* **Passage for review**

"""

# American Expat taxes?



## salimkhop89 (Mar 11, 2021)

Any U.S. expats living and working in Barcelona that can share some insight as far as paying taxes to the US? Are you paying a lot? I’m trying to figure out how much I would pay in taxes off of a €50,000 yearly salary. I know the best way to find out would be to go to a tax accountant but thought I’d ask here first. Thanks!


----------



## Moulard (Feb 3, 2017)

Without knowing specifics of the US-Spain tax treaty, or Spanish taxes, I would expect that if you had no US sourced income then the chance of you owing US tax would be small.

There are two main means to reduce your US tax liability.

One, if you are eligible, use the Foreign Earned Income Exclusion to exclude up to $107,600 USD of earned income (limited to wages, but not including any foreign pension contributions)
Two, use Foreign Tax Credits for Spanish taxes paid or accrued during the US tax year.

Very broadly, if your foreign tax liability is less than your US tax liability it can be better to use the FEIE, but if your foreign tax liability is greater than the US liability it is better to go down the FTC route, as you can carryover any excess tax credits to help cover a future tax liability. 

Pub 54 is a tax guide for US Citizens and Resident Aliens abroad..



https://www.irs.gov/pub/irs-pdf/p54.pdf



Pub 514 goes into the details on Foreign Tax Credits



https://www.irs.gov/pub/irs-pdf/p514.pdf


----------

"""

* **Exercise tasks**
1 – In the expat tax thread, reproduce the passage starting at "Any U.S. expats" and ending at "here first. Thanks!".
2 – According to the expat tax thread, up to what amount of earned income can the Foreign Earned Income Exclusion exclude?
3 – State whether each statement agrees with the expat tax thread, answering yes or no and quoting the words of the thread that decide it: (a) Pub 514 covers Foreign Tax Credits in detail. (b) Excess Foreign Tax Credits cannot be carried over to a later year. (c) The opening post asks about a yearly salary of €60,000.

* **Given material**
"""

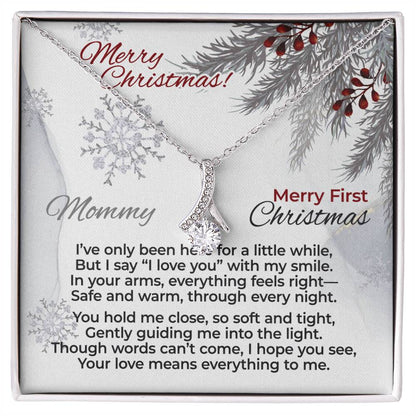 To My Mommy – Merry First Christmas – Your Love Means Everything to me – MAB14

"""

* **Answers to the exercise**
1 –
Any U.S. expats living and working in Barcelona that can share some insight as far as paying taxes to the US? Are you paying a lot? I’m trying to figure out how much I would pay in taxes off of a €50,000 yearly salary. I know the best way to find out would be to go to a tax accountant but thought I’d ask here first. Thanks!

2 – Up to $107,600 USD of earned income.

3 –
(a) Yes: "Pub 514 goes into the details on Foreign Tax Credits"
(b) No: "you can carryover any excess tax credits to help cover a future tax liability"
(c) No: "off of a €50,000 yearly salary"